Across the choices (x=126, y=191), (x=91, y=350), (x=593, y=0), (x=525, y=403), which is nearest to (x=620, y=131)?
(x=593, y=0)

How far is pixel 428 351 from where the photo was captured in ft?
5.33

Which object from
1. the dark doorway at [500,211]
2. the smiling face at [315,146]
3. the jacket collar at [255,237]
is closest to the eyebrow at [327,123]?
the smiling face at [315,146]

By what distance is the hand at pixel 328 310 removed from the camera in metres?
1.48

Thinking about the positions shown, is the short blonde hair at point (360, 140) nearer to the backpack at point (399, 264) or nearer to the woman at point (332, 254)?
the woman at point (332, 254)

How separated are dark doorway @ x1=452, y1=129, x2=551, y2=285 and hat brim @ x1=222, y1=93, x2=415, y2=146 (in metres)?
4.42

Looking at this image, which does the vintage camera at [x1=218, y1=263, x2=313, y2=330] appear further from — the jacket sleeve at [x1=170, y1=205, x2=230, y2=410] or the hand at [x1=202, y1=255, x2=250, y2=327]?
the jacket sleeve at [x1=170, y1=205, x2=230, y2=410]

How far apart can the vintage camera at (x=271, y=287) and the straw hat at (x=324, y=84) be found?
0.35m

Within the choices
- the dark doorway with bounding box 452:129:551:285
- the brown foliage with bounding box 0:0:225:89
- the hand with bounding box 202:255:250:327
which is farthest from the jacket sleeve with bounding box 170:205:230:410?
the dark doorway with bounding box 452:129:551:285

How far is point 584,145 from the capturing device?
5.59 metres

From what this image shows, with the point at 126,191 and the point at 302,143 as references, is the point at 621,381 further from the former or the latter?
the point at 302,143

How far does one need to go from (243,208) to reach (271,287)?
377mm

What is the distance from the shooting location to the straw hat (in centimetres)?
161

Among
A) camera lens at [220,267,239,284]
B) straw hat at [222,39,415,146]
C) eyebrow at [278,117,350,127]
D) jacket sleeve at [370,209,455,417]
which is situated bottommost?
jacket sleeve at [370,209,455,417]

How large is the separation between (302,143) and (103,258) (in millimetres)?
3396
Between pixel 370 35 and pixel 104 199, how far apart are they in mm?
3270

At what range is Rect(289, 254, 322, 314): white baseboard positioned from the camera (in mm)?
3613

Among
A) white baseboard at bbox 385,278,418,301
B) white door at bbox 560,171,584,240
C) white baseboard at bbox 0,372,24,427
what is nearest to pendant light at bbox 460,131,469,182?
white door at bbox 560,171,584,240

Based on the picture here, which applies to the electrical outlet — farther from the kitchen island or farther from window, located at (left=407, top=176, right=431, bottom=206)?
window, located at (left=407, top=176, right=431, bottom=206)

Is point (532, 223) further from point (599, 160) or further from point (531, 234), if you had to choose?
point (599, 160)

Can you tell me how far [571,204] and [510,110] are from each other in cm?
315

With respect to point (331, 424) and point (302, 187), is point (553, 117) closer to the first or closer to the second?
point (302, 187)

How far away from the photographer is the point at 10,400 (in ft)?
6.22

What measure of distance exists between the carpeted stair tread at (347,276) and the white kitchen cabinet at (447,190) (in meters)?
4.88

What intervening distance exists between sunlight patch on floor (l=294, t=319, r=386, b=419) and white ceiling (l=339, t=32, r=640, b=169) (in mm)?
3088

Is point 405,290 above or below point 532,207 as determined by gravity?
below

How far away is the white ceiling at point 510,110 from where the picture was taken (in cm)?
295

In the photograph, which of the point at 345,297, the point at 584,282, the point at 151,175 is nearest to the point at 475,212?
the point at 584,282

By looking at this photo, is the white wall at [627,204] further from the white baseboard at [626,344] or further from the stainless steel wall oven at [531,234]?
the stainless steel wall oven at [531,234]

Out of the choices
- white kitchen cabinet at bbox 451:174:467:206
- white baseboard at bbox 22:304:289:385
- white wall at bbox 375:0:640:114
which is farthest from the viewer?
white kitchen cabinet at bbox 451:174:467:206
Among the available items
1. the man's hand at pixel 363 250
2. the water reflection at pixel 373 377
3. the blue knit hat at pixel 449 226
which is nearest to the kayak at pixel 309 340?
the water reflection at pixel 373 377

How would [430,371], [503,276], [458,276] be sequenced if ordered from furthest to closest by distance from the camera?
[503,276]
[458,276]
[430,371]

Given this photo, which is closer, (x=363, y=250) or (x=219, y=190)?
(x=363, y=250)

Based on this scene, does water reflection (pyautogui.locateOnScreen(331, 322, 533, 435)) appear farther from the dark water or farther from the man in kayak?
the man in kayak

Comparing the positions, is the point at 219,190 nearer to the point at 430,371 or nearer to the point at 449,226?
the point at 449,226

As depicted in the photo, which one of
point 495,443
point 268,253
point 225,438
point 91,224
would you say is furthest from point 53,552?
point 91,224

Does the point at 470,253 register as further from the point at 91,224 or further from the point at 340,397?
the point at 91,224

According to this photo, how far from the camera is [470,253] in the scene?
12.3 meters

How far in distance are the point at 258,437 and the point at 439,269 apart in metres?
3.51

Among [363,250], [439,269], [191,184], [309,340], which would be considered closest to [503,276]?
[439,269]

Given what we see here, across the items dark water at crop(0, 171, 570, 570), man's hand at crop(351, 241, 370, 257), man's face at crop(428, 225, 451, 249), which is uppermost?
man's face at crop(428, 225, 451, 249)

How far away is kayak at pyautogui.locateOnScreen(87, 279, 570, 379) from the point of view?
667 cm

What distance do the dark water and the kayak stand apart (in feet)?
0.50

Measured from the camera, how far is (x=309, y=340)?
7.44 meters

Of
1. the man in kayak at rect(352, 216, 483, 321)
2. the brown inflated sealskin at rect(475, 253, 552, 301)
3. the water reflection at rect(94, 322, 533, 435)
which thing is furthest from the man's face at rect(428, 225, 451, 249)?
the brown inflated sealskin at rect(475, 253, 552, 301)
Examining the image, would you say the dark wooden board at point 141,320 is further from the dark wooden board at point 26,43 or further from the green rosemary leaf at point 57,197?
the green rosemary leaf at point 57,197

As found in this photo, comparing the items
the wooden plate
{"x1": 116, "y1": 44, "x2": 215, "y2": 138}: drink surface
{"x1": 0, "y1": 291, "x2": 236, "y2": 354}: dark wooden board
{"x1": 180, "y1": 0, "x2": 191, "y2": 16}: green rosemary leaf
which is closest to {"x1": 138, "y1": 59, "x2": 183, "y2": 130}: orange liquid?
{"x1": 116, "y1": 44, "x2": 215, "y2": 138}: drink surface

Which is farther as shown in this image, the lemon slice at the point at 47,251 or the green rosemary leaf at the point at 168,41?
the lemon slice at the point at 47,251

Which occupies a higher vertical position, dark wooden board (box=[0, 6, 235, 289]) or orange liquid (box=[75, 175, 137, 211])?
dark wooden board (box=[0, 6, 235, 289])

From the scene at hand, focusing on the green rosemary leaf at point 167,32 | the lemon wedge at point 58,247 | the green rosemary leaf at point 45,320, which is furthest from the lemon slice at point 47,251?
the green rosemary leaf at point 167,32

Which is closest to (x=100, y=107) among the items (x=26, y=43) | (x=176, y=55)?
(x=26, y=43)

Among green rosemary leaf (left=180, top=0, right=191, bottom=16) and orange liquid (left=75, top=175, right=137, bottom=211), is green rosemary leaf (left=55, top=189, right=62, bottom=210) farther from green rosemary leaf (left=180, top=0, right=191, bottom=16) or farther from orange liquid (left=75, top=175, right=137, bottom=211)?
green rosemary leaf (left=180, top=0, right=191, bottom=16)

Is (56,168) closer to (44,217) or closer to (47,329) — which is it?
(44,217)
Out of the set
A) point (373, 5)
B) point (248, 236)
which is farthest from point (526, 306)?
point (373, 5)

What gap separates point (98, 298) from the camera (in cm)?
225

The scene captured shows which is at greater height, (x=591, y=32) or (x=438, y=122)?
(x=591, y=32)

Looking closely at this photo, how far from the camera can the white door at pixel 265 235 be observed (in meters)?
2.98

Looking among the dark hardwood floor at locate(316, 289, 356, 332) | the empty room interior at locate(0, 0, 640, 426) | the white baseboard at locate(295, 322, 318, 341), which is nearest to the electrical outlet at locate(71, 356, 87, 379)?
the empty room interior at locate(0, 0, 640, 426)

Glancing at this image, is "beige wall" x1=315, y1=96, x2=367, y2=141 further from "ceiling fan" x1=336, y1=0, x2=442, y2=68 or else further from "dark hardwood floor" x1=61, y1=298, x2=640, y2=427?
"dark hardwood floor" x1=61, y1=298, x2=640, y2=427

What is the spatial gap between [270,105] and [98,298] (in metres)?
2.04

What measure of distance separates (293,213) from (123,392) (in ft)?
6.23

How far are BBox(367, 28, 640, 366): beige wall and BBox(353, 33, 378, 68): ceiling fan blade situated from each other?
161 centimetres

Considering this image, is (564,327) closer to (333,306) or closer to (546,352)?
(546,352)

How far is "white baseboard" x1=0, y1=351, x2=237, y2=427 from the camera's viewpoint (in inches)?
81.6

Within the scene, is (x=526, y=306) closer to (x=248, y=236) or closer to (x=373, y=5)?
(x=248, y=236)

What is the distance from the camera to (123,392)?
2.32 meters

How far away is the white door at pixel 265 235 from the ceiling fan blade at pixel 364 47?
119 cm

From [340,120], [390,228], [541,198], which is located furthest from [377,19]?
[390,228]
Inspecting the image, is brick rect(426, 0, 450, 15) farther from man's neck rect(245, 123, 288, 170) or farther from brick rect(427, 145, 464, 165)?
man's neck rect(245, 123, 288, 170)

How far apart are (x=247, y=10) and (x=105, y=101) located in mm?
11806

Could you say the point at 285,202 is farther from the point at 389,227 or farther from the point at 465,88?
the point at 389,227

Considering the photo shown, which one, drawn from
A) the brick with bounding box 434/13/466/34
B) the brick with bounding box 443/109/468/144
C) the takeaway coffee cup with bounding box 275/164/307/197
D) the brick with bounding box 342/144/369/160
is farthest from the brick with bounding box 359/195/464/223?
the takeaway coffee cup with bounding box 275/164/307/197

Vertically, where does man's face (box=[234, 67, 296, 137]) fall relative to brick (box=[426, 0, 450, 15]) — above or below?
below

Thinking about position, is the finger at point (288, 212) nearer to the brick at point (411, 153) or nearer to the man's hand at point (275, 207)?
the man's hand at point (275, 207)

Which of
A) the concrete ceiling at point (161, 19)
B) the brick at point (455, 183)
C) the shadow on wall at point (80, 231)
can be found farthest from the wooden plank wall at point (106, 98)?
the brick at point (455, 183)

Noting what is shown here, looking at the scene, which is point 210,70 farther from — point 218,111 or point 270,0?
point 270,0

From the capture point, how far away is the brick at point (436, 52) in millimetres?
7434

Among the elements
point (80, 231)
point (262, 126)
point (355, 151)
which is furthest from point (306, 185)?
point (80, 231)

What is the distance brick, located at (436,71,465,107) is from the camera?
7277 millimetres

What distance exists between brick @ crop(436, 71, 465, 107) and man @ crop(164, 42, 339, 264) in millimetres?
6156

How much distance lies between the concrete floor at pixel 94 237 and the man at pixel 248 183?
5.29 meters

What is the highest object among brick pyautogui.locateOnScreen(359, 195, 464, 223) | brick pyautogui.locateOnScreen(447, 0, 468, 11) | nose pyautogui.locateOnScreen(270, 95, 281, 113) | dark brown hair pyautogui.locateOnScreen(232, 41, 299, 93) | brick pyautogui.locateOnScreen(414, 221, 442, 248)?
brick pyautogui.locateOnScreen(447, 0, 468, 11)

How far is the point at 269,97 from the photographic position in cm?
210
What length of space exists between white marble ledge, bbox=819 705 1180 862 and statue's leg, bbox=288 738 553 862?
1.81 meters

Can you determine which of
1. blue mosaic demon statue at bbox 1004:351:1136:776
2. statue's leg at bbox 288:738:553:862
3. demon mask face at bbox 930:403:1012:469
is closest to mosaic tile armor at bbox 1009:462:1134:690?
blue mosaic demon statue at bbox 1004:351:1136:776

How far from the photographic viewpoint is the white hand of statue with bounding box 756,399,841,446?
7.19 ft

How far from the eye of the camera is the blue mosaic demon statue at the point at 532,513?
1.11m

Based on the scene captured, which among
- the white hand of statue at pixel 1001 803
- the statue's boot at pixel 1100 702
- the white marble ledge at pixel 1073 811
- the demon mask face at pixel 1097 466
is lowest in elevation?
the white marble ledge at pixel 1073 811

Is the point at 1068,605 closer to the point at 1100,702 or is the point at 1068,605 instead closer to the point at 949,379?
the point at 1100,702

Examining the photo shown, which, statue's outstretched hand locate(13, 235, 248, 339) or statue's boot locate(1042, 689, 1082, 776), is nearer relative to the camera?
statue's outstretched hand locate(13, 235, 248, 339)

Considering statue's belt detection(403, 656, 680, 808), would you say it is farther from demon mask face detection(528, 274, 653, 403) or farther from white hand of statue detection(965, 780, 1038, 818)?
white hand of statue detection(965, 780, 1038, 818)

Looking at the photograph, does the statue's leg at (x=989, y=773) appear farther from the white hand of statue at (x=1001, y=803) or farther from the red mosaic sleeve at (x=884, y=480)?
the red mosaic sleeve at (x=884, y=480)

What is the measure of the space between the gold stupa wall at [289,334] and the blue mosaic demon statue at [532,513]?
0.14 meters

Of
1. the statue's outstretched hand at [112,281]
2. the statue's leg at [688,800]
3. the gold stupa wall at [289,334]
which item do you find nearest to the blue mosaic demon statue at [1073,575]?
• • •
- YOUR INSTRUCTIONS -
Copy the records word for word, from the line containing "Considering statue's belt" through the end of the records, including both of those lines.

- COMPLETED TASK -
Considering statue's belt detection(403, 656, 680, 808), would you say it is farther from demon mask face detection(528, 274, 653, 403) or farther from white hand of statue detection(965, 780, 1038, 818)?
white hand of statue detection(965, 780, 1038, 818)

Looking at the photograph, does the statue's leg at (x=989, y=773) appear farther from the white hand of statue at (x=1001, y=803) or farther from the red mosaic sleeve at (x=884, y=480)?
the red mosaic sleeve at (x=884, y=480)

What is the measure of the space between the gold stupa wall at [289,334] and the blue mosaic demon statue at [532,513]?
0.14 meters

Of
1. the statue's outstretched hand at [112,281]
2. the statue's leg at [688,800]
3. the gold stupa wall at [289,334]
which item do you find nearest to the blue mosaic demon statue at [1073,575]?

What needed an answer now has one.